With this consensus, we can draw many 50K year samples (say, 100K) from our existing 50K year sample and compute Column 2 for each of these 100K (bootstrapped) samples. For each return period (say, 1,000-year return period), we sort the 100K values, from low to high, to obtain the 2.5% (i.e., 2,500th) and 97.5% (i.e., 97,500th) values. These values become the 95% uncertainty intervals (Column 3). Note that since there is infinite supply of each of the 50K values, it is probable that we will draw one value many times in a sample. Therefore, we need to set the sampling scheme to “sampling with replacement”. In this way, we construct the distribution of the annual loss for each of the return periods and obtain the 95% confidence values.
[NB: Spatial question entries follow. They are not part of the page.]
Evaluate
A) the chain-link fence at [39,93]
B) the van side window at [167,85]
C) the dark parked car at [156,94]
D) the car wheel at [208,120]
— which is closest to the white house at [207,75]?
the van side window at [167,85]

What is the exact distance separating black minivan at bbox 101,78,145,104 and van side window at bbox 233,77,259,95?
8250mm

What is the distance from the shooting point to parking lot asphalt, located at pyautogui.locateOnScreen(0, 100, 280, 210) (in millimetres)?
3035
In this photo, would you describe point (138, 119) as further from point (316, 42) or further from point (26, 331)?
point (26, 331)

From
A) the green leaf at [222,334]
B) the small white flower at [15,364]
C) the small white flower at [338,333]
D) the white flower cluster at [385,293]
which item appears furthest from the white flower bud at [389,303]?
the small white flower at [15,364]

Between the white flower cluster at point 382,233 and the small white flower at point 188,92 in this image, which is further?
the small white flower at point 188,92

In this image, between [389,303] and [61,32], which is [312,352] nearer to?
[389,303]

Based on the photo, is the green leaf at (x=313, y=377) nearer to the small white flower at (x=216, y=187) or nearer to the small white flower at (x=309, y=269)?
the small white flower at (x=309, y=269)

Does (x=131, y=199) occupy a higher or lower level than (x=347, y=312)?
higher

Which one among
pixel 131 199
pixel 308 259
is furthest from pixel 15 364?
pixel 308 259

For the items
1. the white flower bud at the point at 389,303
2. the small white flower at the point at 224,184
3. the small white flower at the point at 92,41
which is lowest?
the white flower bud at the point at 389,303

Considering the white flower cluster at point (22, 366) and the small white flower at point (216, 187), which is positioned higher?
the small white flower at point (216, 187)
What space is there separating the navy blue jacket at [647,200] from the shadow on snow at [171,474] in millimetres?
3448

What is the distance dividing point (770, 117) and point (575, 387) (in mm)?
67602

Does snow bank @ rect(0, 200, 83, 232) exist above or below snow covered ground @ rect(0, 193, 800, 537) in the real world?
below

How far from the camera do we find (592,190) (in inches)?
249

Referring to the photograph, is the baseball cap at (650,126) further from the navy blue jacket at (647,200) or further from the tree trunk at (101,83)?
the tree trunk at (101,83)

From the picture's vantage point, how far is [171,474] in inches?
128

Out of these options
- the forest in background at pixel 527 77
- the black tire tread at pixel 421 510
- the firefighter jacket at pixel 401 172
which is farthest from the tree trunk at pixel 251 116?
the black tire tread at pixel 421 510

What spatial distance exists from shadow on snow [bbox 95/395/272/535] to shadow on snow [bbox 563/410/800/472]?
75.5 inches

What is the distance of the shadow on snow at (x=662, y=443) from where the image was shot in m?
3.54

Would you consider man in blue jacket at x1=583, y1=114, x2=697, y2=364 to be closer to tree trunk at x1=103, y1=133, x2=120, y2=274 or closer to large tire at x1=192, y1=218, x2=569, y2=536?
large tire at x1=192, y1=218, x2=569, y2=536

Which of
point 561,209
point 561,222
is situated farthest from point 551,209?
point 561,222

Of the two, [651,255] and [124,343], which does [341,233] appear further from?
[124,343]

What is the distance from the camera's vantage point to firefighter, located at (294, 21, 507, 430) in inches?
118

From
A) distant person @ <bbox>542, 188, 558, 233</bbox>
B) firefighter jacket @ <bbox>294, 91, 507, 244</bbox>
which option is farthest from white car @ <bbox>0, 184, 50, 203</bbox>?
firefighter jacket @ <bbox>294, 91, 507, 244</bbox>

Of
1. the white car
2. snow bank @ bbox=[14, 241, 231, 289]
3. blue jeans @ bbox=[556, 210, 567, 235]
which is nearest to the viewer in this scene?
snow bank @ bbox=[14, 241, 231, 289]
Questions about uncertainty
Bootstrapping can be used to answer questions about the uncertainty of a loss estimate for any return period without making assumptions about the loss distribution. For example, if an AIR client tries to validate an AIR model with their own 35-years’ claims data set, we could construct a 35-year EP curve from the AIR model with uncertainty bounds using this method. Then we can assess whether the client’s data fall into the uncertainty bounds of the AIR model. In addition to annual aggregates, uncertainties of other test statistics (such as median annual loss, annual occurrence, or even a ratio of AAL for 1,000-year return period to that for 100-year return period) can be constructed using the bootstrapping technique.
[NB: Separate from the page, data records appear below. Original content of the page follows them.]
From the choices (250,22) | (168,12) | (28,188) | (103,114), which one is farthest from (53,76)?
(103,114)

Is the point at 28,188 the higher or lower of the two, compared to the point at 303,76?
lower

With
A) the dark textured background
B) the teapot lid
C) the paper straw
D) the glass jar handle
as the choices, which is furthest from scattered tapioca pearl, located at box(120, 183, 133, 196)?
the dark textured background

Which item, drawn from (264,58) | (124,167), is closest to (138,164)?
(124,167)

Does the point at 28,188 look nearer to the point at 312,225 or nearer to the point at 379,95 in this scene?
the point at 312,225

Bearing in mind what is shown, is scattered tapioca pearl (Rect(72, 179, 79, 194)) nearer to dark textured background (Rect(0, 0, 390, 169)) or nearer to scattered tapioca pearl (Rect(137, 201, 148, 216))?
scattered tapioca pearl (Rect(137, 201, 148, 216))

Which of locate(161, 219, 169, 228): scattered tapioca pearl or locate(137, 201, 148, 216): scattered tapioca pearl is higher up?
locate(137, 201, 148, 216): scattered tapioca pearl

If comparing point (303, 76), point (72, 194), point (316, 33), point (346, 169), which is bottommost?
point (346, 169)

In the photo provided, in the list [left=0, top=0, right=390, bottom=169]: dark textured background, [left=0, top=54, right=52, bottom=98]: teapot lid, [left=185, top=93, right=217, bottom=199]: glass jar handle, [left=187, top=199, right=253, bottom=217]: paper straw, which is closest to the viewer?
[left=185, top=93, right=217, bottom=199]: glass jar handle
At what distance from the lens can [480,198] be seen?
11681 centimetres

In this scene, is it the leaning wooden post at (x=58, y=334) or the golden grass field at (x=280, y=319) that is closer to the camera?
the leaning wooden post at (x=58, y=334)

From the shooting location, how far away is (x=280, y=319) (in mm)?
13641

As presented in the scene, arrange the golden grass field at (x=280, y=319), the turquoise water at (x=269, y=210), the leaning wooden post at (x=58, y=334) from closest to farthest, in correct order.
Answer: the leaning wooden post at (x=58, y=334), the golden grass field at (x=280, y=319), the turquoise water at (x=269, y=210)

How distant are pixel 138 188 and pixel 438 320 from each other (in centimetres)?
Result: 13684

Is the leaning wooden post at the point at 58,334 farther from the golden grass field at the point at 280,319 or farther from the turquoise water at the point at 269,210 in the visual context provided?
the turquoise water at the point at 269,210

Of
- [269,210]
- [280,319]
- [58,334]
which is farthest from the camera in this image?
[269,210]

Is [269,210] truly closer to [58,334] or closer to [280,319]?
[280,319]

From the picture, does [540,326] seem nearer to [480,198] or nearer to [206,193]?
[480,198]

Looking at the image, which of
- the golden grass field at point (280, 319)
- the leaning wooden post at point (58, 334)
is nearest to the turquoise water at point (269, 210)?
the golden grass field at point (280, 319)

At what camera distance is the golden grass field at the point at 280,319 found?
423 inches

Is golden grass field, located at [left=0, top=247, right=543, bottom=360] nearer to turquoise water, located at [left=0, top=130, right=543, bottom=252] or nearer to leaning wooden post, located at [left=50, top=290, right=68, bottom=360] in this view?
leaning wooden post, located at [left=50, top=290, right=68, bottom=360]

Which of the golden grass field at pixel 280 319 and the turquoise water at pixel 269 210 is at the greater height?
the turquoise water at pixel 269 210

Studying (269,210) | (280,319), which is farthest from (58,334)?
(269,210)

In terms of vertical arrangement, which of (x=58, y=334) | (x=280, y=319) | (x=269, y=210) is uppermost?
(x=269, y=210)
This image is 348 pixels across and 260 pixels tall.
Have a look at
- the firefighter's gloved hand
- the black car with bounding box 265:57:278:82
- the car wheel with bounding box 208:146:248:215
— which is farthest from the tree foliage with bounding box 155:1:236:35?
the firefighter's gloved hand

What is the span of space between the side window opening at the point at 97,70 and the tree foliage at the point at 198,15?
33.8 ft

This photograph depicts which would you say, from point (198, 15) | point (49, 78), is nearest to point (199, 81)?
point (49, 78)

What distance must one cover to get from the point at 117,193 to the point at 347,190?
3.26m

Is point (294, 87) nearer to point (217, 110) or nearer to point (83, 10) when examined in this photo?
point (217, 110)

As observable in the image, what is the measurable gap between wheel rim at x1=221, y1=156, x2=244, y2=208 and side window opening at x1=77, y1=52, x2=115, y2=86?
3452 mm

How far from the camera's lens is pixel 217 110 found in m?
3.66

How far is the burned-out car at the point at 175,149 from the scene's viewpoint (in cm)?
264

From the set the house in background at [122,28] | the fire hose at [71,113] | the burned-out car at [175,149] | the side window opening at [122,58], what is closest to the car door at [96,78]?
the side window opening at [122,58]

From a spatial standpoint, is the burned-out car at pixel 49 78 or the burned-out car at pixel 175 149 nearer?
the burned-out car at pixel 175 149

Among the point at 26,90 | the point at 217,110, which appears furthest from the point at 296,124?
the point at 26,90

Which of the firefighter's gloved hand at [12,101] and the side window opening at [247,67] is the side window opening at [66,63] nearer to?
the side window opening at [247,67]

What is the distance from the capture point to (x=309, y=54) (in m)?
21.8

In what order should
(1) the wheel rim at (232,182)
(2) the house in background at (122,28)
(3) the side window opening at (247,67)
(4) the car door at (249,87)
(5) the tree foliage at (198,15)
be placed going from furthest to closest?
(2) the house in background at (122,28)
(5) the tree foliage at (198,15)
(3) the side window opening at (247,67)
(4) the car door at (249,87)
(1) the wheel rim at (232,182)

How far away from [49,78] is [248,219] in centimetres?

We do not make any assumptions about the distribution of the test statistic (the annual aggregate in our example); we construct the distribution of the test statistic, and we assume that the values in our sample are good representatives of the entire population. Note that there are bias correction techniques for the uncertainties generated from bootstrapping that can occur when a bootstrap median deviates from the original sample estimate, but this topic is beyond the scope of this short blog. Finally, the bootstrapping technique tends to produce larger uncertainty intervals (i.e., more conservative) than those obtained by using parametric methods (i.e., distribution-based). But it’s still pretty cool.